*Directions*. List every person named in the article below about the Outlandish Black History Month hike.

*Source extract*.
/---

Outlandish, a hiking store and adventure group in Brooklyn, is one of several organizations on a mission to encourage Black people to spend time outdoors.

Around 40 people participated in a 5.3-mile trek through Harriman State Park in New York on Sunday as part of a Black History Month hike hosted by Outlandish, a store in Brooklyn. Credit. Brian Fraser for The New York Times.

On the surface, hiking can seem as if it has a low barrier to entry. How hard is it to get up and go outside?

Dig deeper and you will find that you need proper footwear and plenty of water. Depending on the weather, moisture-wicking apparel and warm socks will come in handy. Transportation to remote areas can be complicated, and having a guide, or at least a member of your group with knowledge of the terrain, can’t hurt. And more gear will probably be needed the more hours hikers spend outside.

The barriers can be even higher for Black people and other people of color, given the lack of access to the outdoors for certain communities. There’s also a pervasive stereotype that Black people do not enjoy activities like hiking, which discourages some people from trying it in the first place.

At Outlandish, a hiking-gear store in Brooklyn founded by Benje Williams and Ken Bernard, the staff works to end such stereotypes by educating Black people and other marginalized groups on hiking and other outdoor activities. Last weekend, in celebration of Black History Month, the shop hosted a guided hike so participants could have a chance to reconnect with nature at a time of upheaval.

“That’s the hope for this hike, especially after a couple of rough weeks, just going out and breathing and remembering that things might be falling apart but there’s still a lot of beauty as well,” Mr. Williams said, referring to crackdowns on diversity, equity and inclusion initiatives by President Trump.

“I think now more than ever we want to celebrate Black history, celebrate one another, and really I think community is going to have to really be the nucleus of this next presidency,” Mr. Bernard added.

Avalou Ross, a licensed hiking and camping guide in New York who has been hiking for about 10 years via her organization, Tristate Hikers, was the main guide for the event. She has led about 20 of Outlandish’s hiking adventures, which the store calls Hikeish, and said that one of the things she stresses to participants is to “not just to connect with nature, but to connect with each other.”

“Every day that we decide to step out as a Black person into these spaces is a part of Black history,” Ms. Ross said. “And I considered myself a part of Black history because I’ve helped so many Black women face their fears of getting outdoors, especially in the winter.”

Ms. Ross also spoke to the fear that some Black people have expressed toward activities such as hiking and backpacking, claiming that they do not feel it is a space for them.

“Because they don’t see it,” she said. “They’re not exposed to it.”

\---

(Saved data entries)
/---

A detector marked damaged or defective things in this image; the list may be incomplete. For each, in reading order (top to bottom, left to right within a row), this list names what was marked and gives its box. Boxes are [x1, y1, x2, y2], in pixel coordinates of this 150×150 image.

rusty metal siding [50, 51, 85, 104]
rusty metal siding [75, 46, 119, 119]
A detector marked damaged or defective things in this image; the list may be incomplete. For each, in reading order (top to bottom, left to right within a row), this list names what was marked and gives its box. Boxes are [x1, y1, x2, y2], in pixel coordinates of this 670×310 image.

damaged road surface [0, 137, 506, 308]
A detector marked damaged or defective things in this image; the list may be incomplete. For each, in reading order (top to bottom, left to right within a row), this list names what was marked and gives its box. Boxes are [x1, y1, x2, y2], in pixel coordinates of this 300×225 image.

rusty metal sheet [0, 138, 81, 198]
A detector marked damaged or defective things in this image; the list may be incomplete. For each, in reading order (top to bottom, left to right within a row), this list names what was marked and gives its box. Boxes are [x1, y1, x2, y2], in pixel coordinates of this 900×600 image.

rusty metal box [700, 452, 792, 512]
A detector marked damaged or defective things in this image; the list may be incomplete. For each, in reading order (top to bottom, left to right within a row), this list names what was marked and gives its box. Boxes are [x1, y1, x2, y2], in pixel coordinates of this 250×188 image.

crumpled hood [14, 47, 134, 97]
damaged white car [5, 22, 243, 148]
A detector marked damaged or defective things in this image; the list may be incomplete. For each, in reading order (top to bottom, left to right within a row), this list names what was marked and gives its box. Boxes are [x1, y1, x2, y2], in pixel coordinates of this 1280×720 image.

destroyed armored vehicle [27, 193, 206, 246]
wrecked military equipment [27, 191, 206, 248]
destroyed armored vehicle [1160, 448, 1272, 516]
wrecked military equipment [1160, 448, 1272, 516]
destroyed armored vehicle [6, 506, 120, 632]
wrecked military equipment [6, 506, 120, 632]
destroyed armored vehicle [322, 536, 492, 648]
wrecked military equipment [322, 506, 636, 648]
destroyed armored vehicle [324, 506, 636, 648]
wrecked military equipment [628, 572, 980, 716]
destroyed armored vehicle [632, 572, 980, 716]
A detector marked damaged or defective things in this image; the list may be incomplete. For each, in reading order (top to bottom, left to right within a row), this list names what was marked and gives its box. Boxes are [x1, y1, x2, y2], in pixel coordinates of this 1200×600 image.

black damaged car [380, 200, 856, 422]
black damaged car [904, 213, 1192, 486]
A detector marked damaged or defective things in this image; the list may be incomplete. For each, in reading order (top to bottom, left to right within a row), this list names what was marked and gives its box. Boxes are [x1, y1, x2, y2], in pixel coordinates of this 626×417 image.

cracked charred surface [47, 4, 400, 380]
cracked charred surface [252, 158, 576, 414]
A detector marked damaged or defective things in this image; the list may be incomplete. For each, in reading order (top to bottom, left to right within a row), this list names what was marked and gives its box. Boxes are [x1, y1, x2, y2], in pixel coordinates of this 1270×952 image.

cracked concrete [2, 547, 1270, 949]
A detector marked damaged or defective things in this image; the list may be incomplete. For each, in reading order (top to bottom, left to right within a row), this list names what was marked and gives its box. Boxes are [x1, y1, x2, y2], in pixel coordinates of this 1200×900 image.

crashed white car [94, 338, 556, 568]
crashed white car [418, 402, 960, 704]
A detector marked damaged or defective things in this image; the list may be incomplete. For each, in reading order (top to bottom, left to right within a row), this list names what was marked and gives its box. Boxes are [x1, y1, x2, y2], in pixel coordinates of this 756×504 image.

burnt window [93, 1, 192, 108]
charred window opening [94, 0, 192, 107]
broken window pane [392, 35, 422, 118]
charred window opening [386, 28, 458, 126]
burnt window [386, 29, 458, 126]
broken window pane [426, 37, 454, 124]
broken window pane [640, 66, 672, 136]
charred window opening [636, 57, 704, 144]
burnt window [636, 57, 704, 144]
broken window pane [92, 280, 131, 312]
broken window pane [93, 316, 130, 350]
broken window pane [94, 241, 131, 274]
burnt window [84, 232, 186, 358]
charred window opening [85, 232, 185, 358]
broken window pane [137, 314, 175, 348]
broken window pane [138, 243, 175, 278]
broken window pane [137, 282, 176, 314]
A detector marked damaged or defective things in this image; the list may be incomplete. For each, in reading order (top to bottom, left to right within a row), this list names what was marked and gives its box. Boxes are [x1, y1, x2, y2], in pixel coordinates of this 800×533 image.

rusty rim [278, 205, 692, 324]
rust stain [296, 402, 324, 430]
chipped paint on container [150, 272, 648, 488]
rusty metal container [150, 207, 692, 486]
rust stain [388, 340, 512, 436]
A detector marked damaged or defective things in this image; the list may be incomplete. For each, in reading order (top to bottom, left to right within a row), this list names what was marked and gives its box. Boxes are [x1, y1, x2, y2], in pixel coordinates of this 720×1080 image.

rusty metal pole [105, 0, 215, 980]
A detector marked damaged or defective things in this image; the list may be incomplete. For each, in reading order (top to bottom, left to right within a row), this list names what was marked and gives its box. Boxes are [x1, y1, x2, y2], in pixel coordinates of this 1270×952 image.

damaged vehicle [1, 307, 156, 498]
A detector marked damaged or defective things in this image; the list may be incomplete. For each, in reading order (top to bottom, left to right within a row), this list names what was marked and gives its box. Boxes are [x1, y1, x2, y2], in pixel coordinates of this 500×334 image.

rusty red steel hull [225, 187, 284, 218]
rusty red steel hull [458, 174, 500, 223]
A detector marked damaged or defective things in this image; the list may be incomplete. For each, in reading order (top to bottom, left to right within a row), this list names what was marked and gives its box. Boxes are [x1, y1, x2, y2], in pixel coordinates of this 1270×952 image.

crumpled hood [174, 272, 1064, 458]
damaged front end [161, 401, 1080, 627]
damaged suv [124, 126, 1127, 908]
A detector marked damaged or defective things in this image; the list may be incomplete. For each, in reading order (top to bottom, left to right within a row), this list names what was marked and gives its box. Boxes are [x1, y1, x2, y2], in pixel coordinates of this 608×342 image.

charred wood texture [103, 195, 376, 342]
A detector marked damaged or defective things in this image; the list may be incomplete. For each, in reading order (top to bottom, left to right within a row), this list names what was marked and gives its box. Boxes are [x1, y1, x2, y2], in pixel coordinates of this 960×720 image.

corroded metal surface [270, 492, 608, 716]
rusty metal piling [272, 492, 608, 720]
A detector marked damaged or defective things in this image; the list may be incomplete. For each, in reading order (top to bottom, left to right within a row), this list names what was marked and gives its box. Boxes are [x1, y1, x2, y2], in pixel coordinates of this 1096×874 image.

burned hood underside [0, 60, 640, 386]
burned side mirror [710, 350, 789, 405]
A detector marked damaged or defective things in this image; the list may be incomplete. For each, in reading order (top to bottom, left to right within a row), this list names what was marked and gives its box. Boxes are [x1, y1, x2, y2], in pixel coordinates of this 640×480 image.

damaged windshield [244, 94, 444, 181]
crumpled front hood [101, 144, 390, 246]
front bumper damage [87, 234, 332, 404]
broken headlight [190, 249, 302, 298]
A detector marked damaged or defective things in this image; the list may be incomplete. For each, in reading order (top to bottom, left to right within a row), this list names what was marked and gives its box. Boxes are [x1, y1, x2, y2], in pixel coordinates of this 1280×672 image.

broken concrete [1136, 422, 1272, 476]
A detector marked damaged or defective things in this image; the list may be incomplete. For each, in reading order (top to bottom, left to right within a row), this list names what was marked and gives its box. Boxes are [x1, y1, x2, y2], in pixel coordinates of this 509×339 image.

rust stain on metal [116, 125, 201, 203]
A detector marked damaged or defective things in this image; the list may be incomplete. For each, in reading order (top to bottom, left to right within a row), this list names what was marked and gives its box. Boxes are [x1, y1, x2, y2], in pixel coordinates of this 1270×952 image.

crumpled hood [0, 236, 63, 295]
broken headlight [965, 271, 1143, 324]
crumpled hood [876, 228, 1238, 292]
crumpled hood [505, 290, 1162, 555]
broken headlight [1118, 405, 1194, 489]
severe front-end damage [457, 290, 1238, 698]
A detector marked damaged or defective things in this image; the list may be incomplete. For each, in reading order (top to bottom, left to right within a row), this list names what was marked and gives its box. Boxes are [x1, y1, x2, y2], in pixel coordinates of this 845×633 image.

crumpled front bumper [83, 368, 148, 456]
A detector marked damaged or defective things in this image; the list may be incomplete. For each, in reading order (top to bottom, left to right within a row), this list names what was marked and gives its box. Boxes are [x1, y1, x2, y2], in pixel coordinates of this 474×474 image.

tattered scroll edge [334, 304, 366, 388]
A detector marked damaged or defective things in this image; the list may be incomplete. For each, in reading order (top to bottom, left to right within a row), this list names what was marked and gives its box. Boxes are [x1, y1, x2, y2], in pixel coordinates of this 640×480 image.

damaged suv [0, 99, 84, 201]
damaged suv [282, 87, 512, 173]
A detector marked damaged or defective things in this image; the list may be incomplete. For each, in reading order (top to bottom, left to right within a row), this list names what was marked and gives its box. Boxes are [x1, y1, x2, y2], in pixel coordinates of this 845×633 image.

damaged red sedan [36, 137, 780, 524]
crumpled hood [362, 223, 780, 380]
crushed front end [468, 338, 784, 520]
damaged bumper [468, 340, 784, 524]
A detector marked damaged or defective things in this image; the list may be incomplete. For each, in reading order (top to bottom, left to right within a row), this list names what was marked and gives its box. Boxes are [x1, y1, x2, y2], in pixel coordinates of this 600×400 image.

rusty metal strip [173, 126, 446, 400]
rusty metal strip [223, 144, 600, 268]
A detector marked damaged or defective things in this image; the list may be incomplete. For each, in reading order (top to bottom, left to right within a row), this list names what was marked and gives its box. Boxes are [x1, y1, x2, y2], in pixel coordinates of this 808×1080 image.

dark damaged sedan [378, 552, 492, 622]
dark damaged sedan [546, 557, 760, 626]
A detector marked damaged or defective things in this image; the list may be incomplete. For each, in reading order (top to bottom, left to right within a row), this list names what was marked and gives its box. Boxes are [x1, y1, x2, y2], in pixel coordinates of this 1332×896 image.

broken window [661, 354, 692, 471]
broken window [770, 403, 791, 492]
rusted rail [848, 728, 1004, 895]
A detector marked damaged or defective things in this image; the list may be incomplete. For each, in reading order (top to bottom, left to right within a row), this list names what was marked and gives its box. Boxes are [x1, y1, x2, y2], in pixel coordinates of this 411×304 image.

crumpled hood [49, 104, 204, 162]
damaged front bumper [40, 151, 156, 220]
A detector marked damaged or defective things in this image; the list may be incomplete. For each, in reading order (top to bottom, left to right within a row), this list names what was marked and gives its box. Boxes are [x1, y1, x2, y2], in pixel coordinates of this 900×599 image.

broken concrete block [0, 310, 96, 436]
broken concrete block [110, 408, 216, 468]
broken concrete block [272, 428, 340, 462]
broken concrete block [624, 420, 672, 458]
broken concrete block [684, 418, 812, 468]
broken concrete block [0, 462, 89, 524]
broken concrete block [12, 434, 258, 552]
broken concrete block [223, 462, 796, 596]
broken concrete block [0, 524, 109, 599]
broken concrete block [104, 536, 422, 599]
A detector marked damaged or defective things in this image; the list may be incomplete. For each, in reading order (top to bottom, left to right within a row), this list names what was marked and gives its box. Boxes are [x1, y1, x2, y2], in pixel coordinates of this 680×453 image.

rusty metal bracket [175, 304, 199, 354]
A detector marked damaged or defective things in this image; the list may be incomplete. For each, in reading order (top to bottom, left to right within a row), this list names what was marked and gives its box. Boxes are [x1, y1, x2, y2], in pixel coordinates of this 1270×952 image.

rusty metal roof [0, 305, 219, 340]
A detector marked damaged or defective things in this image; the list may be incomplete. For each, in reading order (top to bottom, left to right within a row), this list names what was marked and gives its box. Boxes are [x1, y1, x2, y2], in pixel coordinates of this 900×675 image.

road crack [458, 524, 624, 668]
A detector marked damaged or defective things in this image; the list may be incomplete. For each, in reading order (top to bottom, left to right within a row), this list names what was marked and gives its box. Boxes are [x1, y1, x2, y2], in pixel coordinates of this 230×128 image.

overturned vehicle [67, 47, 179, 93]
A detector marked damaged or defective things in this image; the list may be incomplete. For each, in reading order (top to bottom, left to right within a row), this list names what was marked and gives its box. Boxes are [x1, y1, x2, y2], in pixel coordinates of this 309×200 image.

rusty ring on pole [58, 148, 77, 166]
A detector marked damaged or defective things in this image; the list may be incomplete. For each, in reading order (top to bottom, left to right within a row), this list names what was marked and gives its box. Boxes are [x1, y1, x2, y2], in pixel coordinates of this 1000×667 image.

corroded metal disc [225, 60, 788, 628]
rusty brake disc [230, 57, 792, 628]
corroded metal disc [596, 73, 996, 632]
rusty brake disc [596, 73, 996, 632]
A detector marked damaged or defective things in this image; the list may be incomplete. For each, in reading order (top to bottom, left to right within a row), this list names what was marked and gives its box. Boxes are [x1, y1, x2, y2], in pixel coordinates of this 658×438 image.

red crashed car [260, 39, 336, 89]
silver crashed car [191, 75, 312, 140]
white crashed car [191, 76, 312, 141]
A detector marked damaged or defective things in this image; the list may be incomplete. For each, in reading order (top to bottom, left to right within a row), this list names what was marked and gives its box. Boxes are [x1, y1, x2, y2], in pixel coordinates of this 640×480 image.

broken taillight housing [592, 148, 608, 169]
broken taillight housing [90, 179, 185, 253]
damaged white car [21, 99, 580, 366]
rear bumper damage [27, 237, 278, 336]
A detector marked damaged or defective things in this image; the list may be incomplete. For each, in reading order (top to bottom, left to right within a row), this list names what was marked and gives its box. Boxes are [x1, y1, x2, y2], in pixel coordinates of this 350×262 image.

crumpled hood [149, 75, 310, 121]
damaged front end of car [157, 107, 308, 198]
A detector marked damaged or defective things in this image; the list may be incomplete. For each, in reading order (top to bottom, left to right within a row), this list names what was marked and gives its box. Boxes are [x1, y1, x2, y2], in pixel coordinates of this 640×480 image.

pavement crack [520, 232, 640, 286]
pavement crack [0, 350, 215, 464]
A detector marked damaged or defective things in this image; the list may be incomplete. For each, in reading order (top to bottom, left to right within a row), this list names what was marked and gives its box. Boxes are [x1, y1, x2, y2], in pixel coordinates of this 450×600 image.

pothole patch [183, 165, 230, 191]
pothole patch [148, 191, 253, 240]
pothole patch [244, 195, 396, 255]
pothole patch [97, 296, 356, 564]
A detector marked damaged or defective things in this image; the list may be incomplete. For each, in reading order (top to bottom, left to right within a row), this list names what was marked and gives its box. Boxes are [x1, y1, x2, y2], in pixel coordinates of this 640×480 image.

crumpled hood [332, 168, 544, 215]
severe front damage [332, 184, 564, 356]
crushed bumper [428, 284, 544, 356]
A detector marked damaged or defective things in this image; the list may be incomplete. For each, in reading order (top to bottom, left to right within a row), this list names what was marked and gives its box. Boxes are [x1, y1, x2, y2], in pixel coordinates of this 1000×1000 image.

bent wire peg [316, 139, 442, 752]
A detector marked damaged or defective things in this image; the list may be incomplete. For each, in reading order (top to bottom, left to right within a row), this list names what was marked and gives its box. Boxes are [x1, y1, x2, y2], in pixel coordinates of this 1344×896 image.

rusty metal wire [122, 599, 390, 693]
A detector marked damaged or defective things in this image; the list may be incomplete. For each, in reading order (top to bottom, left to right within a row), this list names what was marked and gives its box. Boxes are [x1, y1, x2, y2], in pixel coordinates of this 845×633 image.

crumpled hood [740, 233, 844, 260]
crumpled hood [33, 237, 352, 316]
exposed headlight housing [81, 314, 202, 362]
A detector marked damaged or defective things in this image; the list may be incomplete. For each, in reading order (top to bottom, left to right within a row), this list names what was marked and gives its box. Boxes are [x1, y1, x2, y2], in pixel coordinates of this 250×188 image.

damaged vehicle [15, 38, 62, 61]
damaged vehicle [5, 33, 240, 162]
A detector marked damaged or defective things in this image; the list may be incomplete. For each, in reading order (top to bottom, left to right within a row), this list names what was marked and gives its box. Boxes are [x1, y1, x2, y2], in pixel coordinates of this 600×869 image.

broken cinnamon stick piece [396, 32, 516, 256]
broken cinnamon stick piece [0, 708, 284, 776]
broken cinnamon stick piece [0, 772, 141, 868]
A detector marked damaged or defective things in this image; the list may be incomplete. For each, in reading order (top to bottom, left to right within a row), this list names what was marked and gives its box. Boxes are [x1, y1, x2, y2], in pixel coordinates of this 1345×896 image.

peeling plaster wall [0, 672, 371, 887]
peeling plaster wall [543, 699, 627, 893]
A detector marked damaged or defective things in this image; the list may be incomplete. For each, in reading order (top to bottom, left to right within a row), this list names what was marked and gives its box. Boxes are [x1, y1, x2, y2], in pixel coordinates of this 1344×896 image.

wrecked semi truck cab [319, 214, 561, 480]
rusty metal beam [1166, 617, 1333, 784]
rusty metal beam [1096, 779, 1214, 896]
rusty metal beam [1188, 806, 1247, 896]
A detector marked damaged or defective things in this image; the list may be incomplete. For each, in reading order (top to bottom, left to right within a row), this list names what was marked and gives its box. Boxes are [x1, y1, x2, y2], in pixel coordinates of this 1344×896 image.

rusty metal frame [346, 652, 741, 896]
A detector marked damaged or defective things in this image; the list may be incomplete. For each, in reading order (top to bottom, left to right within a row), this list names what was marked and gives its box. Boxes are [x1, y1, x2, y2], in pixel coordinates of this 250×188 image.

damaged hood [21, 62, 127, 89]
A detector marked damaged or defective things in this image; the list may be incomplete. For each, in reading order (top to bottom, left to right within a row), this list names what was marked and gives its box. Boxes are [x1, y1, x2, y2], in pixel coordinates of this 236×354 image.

\---

*Result below*. Benje Williams, Ken Bernard, Brian Fraser, Avalou Ross and President Trump.